[SOUND] All right, in this support video, we're gonna write some code.

Mia has talked to you about two ways of representing a graph,

using an adjacency list, and using an adjacency matrix.

And she's also talked to you about the out degree of the vertices in a graph.

So, in this video what we're going to do is we're actually going to write a method

where we get all of the nodes that are one degree one hop away

from a particular node in the graph.

And we'll be writing this code for

both an adjacency matrix as well as an adjacency list representation.

So, by the end of this video, you'll be able to write this code.

We're gonna do it together.

Not actually in Eclipse.

We're just gonna write it out on these slides.

And the reason I'm choosing to write by hand, rather than write in the code in

Eclipse is that sometimes when you're writing on paper, or on a tablet computer.

You're a little bit more thoughtful about what it is that you're doing.
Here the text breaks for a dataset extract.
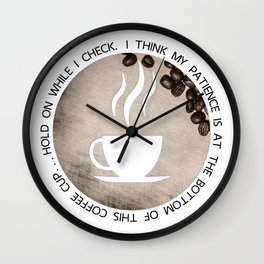 At the bottom of this coffee cup... Wall Clock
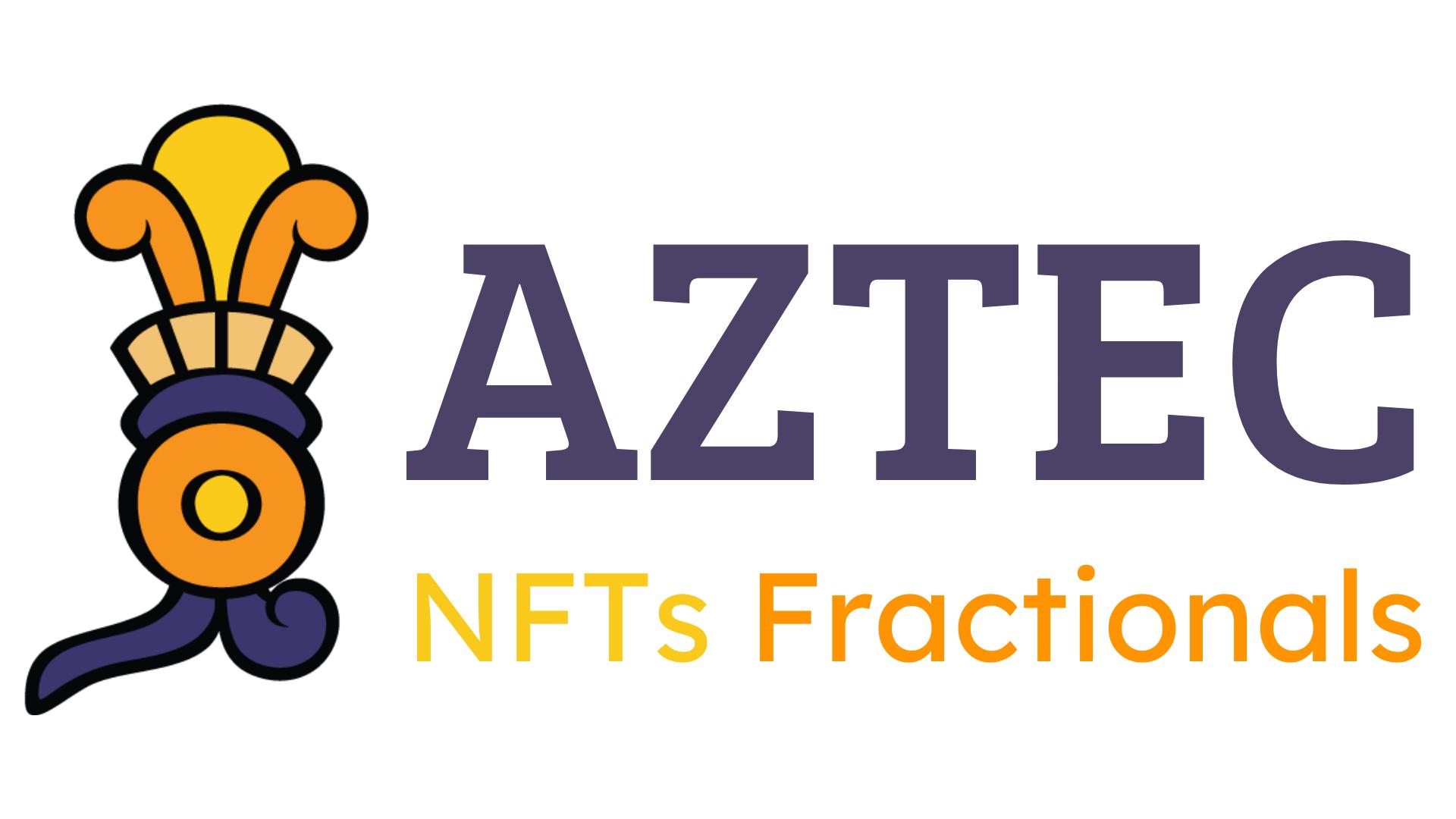 Aztec NFTs Fractionals showcase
Because you're not able to run the code and test it.

So, that's why I'm gonna show you this code written out on a tablet.

All right, so lets review the Adjacency Matrix Representation for the graph.

As you may recall there's a row for every vertex in the graph, so

these rows correspond to vertices 1, 2, 3, 4 and 5.

5 and then, in each row there's a 0 in the entry if there's no edge from that vertex

to the vertex represented by the column, and there's a 1 if there is an edge.

So for example, if we look at this edge right here,

we can find that 1 for that edge in row 2.

Go over here to entry 3 and there's our edge.

There's a 1 there.

And 2 doesn't have edges anywhere else, so there are no other 1's in 2's realm.

So, we're going to use this information to write the get neighbors method

in our graph representation.

So, we've got the start of our graph representation there on the screen,

we've got our matrix representing the edges in the graph.

And our goal now is to write get neighbors.

So, let's go on and actually do the writing.

Although before we do, let's actually go back for one second and look at this graph

and think about, how can we tell what nodes are neighbors of a particular node.

Well, all we really need to do is we need to look at the row.

So, we just look at this row right here, and if there's a 0 in that entry, then,

it's not a neighbor.

But if there's a one in the entry, then it is a neighbor, and that's the essence of

the algorithm that we're going to use to implement in our method.

So, here's the header for our gate neighbor's method.

We're going to return a list of integers, and

that list of integers is going to contain all the vertex integers

that our neighbors of the particular node that we pass in.

So, we're taking an int v, which is a vertex in our graph, we're gonna return

the integers representing all the neighbors of that vertex.

So, let's get started.

Well, what's the first thing that we need?

We need to return a list, so we're going to need to have a list to return.

So, let's go ahead and create that list.